Monday, October 21, 2013
Hussman Weekly Market Comment: Did Monetary Policy Cause the Recovery?
As investors, we should be aware that the current Shiller P/E of 24.8 (S&P 500 divided by the 10-year average of inflation adjusted earnings) is now above every historical instance prior to the bubble period since the late-1990's, save for the final weeks approaching the 1929 peak. We should also be aware that overvaluation alone in the late-1990’s did not stop the market from reaching even higher levels as new-era speculation culminated in the 2000 bubble peak.
It’s fine, and quite accurate to say that valuations are not as frenzied as they were at the 2000 extreme (a comparison that fell from the lips of Robert Shiller himself last week), provided that one also recognizes that the hypervaluation in 2000 has been followed by a period that included two separate market losses in excess of 50%, and a nominal total return from 2000 until today averaging just 3.2% annually. Even that weak 13-year return has been achieved
only
thanks to distortions that have
again
driven present valuations to temporary and historically untenable extremes.

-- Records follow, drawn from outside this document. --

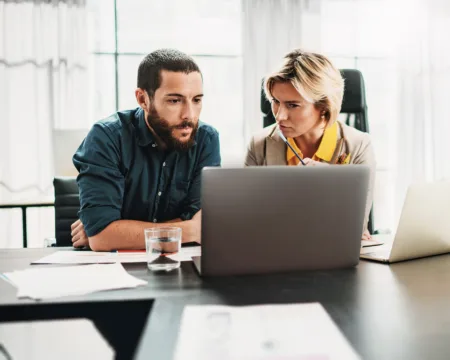 Ein Mann und eine Frau besprechen am Laptop die Datenanalyse und Betriebsoptimierung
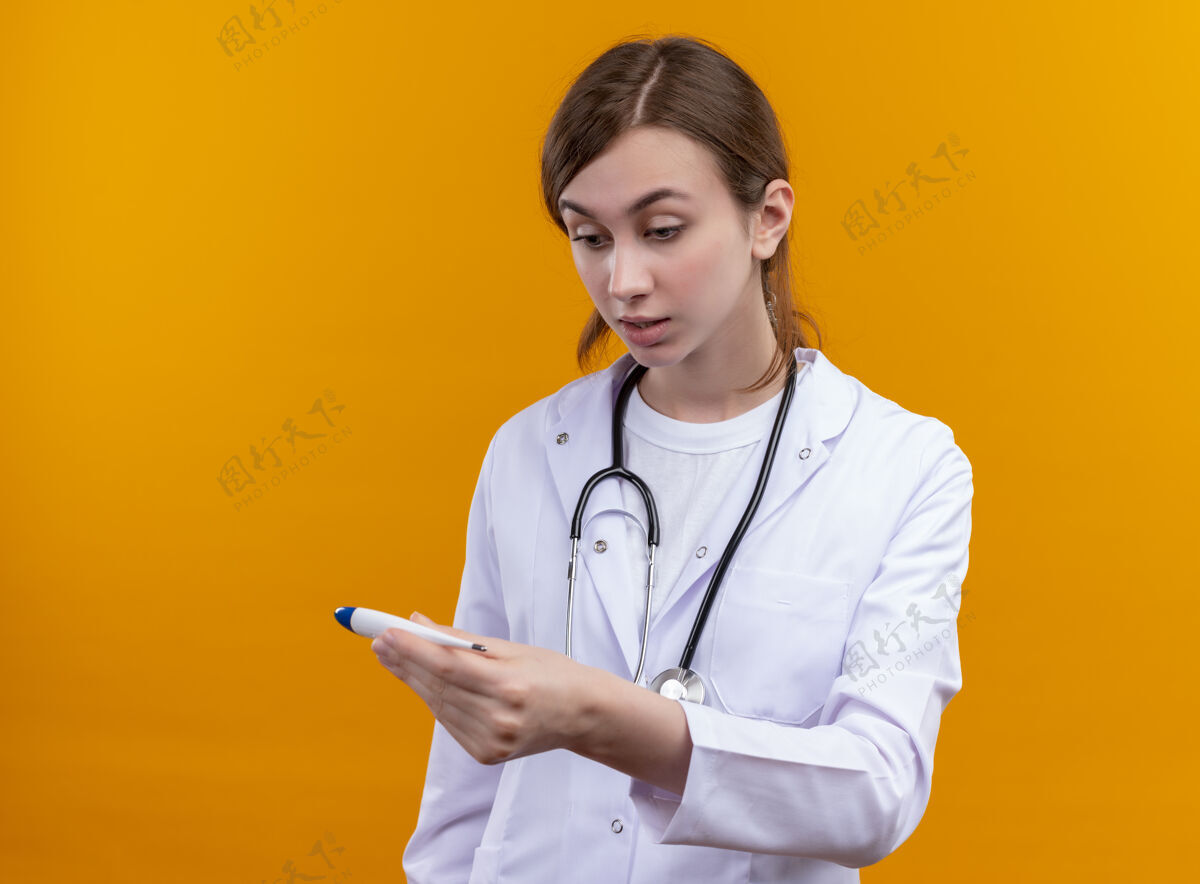 穿年轻的女医生穿着医用长袍 手持听诊器 拿着体温计 惊讶地看着隔离的橙色墙壁上有复印空间听诊器女惊喜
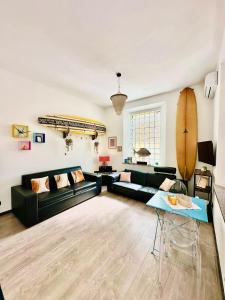 een woonkamer met een zwarte bank en een surfplank aan de muur bij surf house in Lido di Ostia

Put simply, the past 13 years have chronicled the journey of valuations - from hypervaluation to levels that still exceed every pre-bubble precedent other than a few weeks in 1929. If by 2023, stock valuations complete this journey not by moving to undervaluation, but simply by touching pre-bubble norms, we estimate that the S&P 500 will have achieved a nominal total return of only about 2.6% annually between now and then.